_GIVEN PROBLEM_
Copy each of the following records word for word, leaving every line unchanged.

━━━ RECORDS TO PROCESS ━━━

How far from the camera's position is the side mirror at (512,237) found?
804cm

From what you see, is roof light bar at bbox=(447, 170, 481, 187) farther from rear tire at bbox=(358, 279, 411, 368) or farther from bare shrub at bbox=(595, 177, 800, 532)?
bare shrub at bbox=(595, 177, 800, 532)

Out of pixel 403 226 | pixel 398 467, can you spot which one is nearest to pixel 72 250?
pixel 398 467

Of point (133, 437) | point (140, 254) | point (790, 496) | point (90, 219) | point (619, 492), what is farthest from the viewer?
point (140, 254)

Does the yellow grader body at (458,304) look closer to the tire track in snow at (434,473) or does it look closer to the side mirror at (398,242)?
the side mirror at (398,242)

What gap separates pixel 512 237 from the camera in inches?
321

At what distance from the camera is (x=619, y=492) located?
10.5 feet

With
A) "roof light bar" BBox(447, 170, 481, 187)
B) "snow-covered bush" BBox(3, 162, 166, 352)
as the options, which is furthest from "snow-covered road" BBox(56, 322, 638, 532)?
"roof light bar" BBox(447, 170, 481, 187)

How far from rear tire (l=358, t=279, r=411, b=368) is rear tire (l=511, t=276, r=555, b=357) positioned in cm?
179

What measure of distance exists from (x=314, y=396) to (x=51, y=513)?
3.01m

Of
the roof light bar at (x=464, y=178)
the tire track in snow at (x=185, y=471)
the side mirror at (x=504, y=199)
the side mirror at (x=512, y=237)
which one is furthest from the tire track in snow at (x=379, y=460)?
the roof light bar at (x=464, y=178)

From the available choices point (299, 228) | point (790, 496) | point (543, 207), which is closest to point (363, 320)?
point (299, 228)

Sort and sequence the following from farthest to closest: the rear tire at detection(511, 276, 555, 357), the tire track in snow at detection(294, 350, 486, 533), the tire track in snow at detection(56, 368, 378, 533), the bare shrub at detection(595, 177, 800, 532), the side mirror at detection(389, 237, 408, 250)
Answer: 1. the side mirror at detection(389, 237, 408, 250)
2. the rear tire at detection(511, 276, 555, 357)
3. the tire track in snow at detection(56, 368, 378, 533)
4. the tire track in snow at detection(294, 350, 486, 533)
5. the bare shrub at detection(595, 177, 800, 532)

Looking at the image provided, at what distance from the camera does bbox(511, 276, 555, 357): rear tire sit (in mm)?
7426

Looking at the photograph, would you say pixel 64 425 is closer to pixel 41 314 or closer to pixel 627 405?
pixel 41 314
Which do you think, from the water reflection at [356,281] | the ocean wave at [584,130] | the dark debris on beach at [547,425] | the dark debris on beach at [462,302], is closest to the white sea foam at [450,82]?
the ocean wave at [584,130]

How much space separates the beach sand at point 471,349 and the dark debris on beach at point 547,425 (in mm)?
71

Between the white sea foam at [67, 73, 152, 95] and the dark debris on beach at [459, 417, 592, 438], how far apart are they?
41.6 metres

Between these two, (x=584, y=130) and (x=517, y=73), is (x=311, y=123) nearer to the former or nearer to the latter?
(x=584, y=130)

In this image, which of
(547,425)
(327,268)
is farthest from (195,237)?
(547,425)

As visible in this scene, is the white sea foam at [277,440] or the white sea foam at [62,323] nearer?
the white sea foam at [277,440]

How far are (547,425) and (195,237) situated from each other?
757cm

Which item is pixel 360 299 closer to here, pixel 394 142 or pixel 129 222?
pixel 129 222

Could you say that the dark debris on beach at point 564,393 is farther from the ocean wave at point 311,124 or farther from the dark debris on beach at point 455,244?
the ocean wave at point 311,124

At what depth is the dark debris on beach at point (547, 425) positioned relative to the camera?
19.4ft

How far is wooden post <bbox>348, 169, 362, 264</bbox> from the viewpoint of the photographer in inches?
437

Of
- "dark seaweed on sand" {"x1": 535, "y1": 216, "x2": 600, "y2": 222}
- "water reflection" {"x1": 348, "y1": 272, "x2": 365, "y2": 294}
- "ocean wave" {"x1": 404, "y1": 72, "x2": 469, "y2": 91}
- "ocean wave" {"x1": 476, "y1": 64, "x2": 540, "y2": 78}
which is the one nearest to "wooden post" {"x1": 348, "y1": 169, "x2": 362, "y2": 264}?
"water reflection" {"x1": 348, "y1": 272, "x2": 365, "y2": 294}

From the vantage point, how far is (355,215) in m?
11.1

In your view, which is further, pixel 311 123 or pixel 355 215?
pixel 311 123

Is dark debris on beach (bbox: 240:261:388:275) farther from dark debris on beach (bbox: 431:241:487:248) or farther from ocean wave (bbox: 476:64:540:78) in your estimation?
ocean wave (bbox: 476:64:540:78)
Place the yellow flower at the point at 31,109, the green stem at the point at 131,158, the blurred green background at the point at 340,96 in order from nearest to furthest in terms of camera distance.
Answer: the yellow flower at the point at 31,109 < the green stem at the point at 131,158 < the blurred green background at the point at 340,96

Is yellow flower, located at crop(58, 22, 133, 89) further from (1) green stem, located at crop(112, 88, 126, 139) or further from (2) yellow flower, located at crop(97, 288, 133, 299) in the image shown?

━━━

_ANSWER TO THE EXERCISE_
How far from the camera's position is the side mirror at (512,237) found?
804cm

From what you see, is roof light bar at bbox=(447, 170, 481, 187) farther from rear tire at bbox=(358, 279, 411, 368) or farther from bare shrub at bbox=(595, 177, 800, 532)?
bare shrub at bbox=(595, 177, 800, 532)

Out of pixel 403 226 | pixel 398 467, can you spot which one is nearest to pixel 72 250?
pixel 398 467

Of point (133, 437) | point (140, 254) | point (790, 496) | point (90, 219) | point (619, 492), what is farthest from the viewer?
point (140, 254)

Does the yellow grader body at (458,304) look closer to the tire track in snow at (434,473) or does it look closer to the side mirror at (398,242)?
the side mirror at (398,242)

What gap separates pixel 512 237 from the camera in inches?
321

At what distance from the camera is (x=619, y=492) located?
10.5 feet

With
A) "roof light bar" BBox(447, 170, 481, 187)
B) "snow-covered bush" BBox(3, 162, 166, 352)
as the options, which is furthest from "snow-covered road" BBox(56, 322, 638, 532)?
"roof light bar" BBox(447, 170, 481, 187)

How far from rear tire (l=358, t=279, r=411, b=368) is rear tire (l=511, t=276, r=555, b=357) positioned in cm?
179

What measure of distance exists from (x=314, y=396) to (x=51, y=513)?
3.01m

Of
the roof light bar at (x=464, y=178)
the tire track in snow at (x=185, y=471)
the side mirror at (x=504, y=199)
the side mirror at (x=512, y=237)
which one is furthest from the tire track in snow at (x=379, y=460)?
the roof light bar at (x=464, y=178)

From the available choices point (299, 228) | point (790, 496) | point (543, 207), which is closest to point (363, 320)?
point (299, 228)

Sort and sequence the following from farthest to closest: the rear tire at detection(511, 276, 555, 357), the tire track in snow at detection(294, 350, 486, 533), the tire track in snow at detection(56, 368, 378, 533), the bare shrub at detection(595, 177, 800, 532), the side mirror at detection(389, 237, 408, 250)
Answer: 1. the side mirror at detection(389, 237, 408, 250)
2. the rear tire at detection(511, 276, 555, 357)
3. the tire track in snow at detection(56, 368, 378, 533)
4. the tire track in snow at detection(294, 350, 486, 533)
5. the bare shrub at detection(595, 177, 800, 532)

Looking at the image provided, at what distance from the camera does bbox(511, 276, 555, 357): rear tire sit (in mm)?
7426

Looking at the photograph, would you say pixel 64 425 is closer to pixel 41 314 or closer to pixel 627 405?
pixel 41 314
Which do you think, from the water reflection at [356,281] | the ocean wave at [584,130] | the dark debris on beach at [547,425] | the dark debris on beach at [462,302], is closest to the white sea foam at [450,82]?
the ocean wave at [584,130]

How much space separates the beach sand at point 471,349 and the dark debris on beach at point 547,425 (in mm)?
71

Between the white sea foam at [67, 73, 152, 95] and the dark debris on beach at [459, 417, 592, 438], how far apart are they?
41.6 metres

Between these two, (x=584, y=130) and (x=517, y=73), is (x=311, y=123) nearer to the former or nearer to the latter?
(x=584, y=130)

In this image, which of
(547,425)
(327,268)
is farthest from (195,237)?
(547,425)

As visible in this scene, is the white sea foam at [277,440] or the white sea foam at [62,323] nearer?
the white sea foam at [277,440]

How far are (547,425) and (195,237) situated from each other?
757cm

Which item is pixel 360 299 closer to here, pixel 394 142 or pixel 129 222?
pixel 129 222

Could you say that the dark debris on beach at point 564,393 is farther from the ocean wave at point 311,124 or farther from the dark debris on beach at point 455,244?
the ocean wave at point 311,124

At what depth is the dark debris on beach at point (547, 425) positioned relative to the camera?
19.4ft

How far is wooden post <bbox>348, 169, 362, 264</bbox> from the viewpoint of the photographer in inches?
437

Of
- "dark seaweed on sand" {"x1": 535, "y1": 216, "x2": 600, "y2": 222}
- "water reflection" {"x1": 348, "y1": 272, "x2": 365, "y2": 294}
- "ocean wave" {"x1": 404, "y1": 72, "x2": 469, "y2": 91}
- "ocean wave" {"x1": 476, "y1": 64, "x2": 540, "y2": 78}
which is the one nearest to "wooden post" {"x1": 348, "y1": 169, "x2": 362, "y2": 264}?
"water reflection" {"x1": 348, "y1": 272, "x2": 365, "y2": 294}

From the vantage point, how far is (355,215) in m?
11.1

In your view, which is further, pixel 311 123 or pixel 355 215?
pixel 311 123

Is dark debris on beach (bbox: 240:261:388:275) farther from dark debris on beach (bbox: 431:241:487:248) or farther from ocean wave (bbox: 476:64:540:78) in your estimation?
ocean wave (bbox: 476:64:540:78)
Place the yellow flower at the point at 31,109, the green stem at the point at 131,158, the blurred green background at the point at 340,96 in order from nearest to furthest in terms of camera distance.
Answer: the yellow flower at the point at 31,109 < the green stem at the point at 131,158 < the blurred green background at the point at 340,96

Is yellow flower, located at crop(58, 22, 133, 89) further from (1) green stem, located at crop(112, 88, 126, 139) or further from (2) yellow flower, located at crop(97, 288, 133, 299) in the image shown?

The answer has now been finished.